World / The Man Using Sports to Fight Israeli War Crimes Jibril Rajoub, the head of the Palestine Olympic Committee, says sports can be a nonviolent tool to resist occupation.

Jibril Rajoub, head of the Palestine Olympic Committee, sits for an interview in Paris on July 27, 2024.

(Thibaud Moritz / AFP via Getty Images)

Paris—Jibril Rajoub, the 71-year-old head of the Palestine Olympic Committee, has been fighting the Israeli Occupation for almost 60 years. He told us that he started after Israel imprisoned him at age 14 for attempting to help Egyptian military members flee Israeli capture. As a teenager in prison, Rajoub was recruited to the Palestinian political and military resistance organization Fatah, also known as Palestinian National Liberation Movement. Rajoub, in total, has spent almost two decades in Israeli prisons. In 1985, Israel freed him as part of a hostage exchange, but Israel arrested him soon after and placed him in solitary confinement, where he almost died during a 30-day hunger strike.

Rajoub’s long career in both Palestinian politics and athletics has earned him many enemies. Fifty-four years ago, as part of the PNLM, he threw a grenade at a bus and was sentenced to life in an Israeli prison (emerging only after the aforementioned prisoner exchange). He is often referred to in the Israeli press as “convicted terrorist Jibril Rajoub.”

He continues to resist the Israeli state, but for the last almost two decades, he has done so through sports. His political and military opponents accuse him of using sports to promote “violence and hatred”—a charge he vociferously denies. By supporting athletes who refuse to play Israeli competitors on political grounds and calling for sporting bans of Israel, he has also faced charges and investigations into his conduct by international sports federations. Yet, while he walks now with weariness, he is still standing.

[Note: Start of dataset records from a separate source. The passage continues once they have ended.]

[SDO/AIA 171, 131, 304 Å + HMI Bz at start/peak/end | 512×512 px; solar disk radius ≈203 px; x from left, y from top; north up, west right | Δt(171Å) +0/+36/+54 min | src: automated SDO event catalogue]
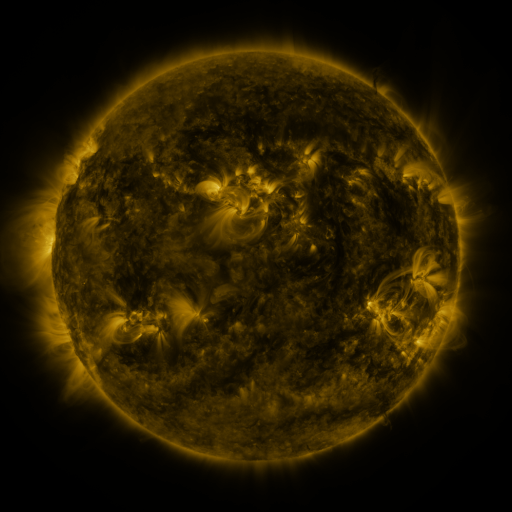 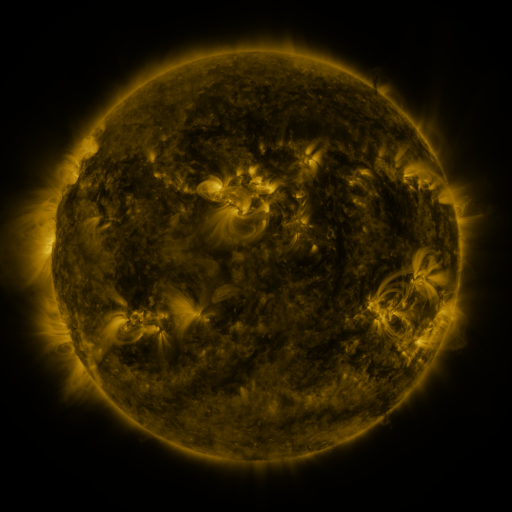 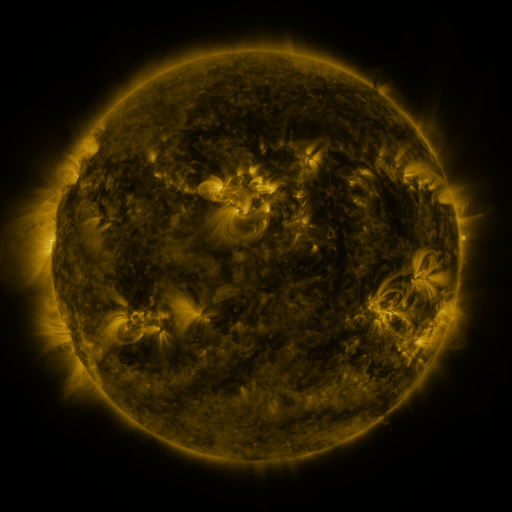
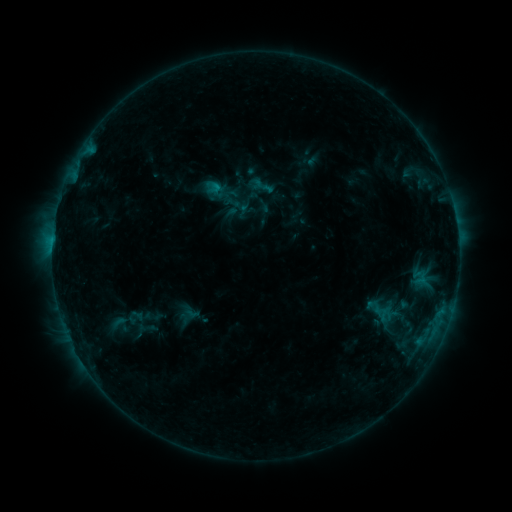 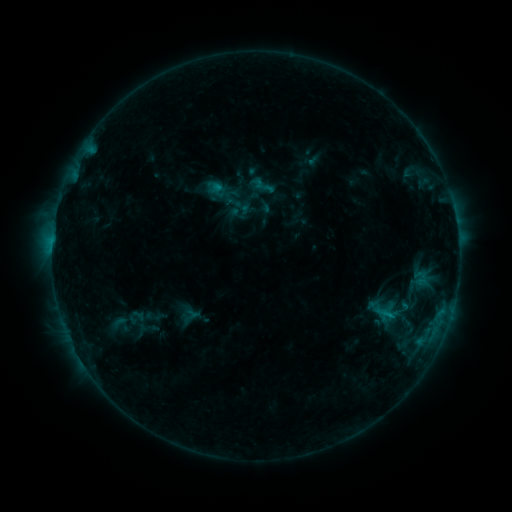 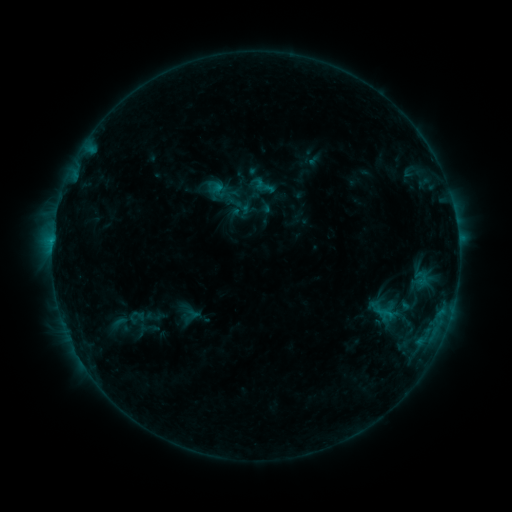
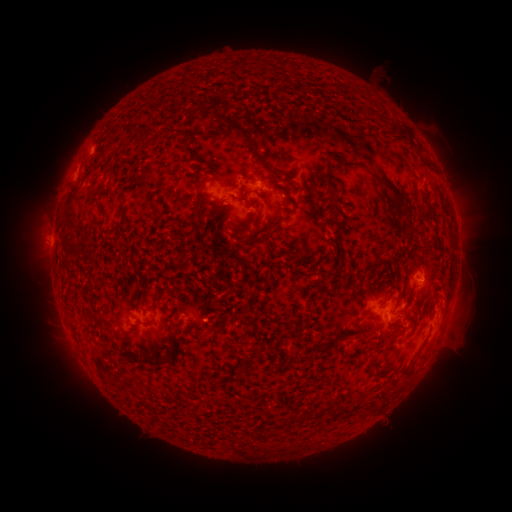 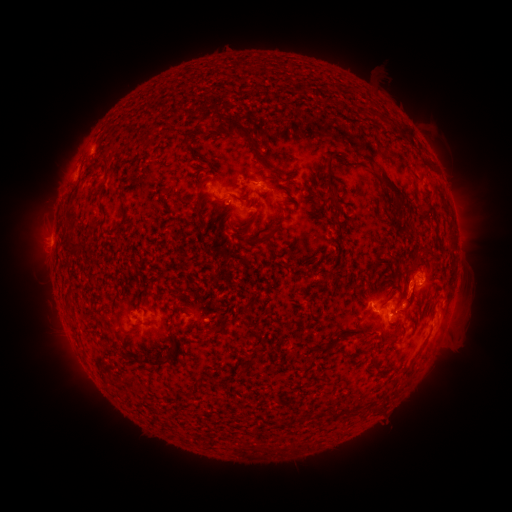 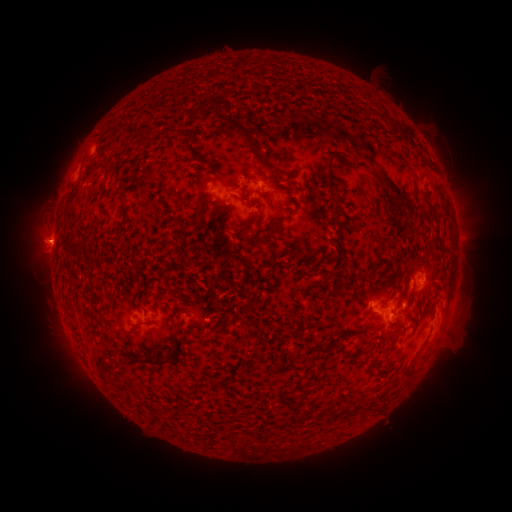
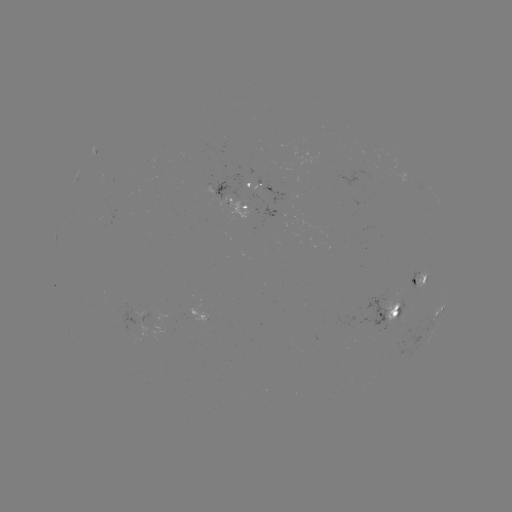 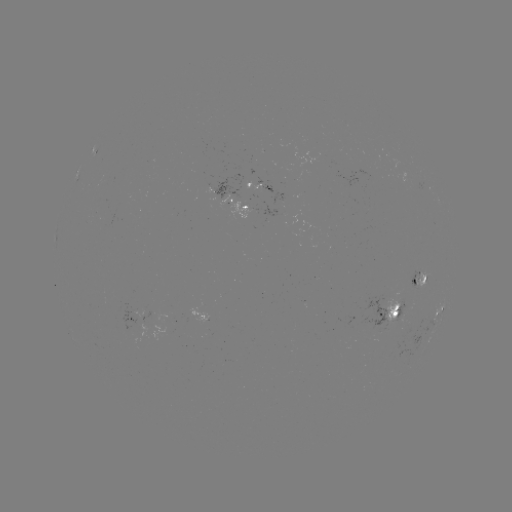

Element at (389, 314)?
C1.0 flare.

“Sport today is a global language,” he told us. “I have spent 17 years in Israeli jails, which was worse than the Bastille. But in spite of that, I don’t want to cause suffering to anyone, no matter who he is and where he is coming from. I do believe that using sport, using athletes as an asset in our resistance and in our struggle, is very effective. And even here in France, the way that we were received, and all over the world, is encouraging me and motivating me to continue this path. A peaceful, nonviolent tool: sport.”

Rajoub said these words wearing a rumpled suit, sitting slightly slouched in a bar booth at Paris’s Hyatt Regency at 10 pm. The hotel was an Olympic hub, with officials and the press scurrying around. Amid the hyper, happy chatter around us, he is deliberate in his speech, slow in his cadence: tired but resolute.

Rajoub wants sports to show the world the resilience of Palestine and how Israeli occupation has warped even something as commonplace as organized athletics. He has long campaigned to bar Israel from the Olympics and World Cup—or, as he put it, to give them “a red card”—because of their violations of the Olympic Charter and FIFA resolutions against apartheid in sports. He said, “It’s not a political issue for me. It’s a moral issue. It’s a legal issue. It’s an ethical issue.”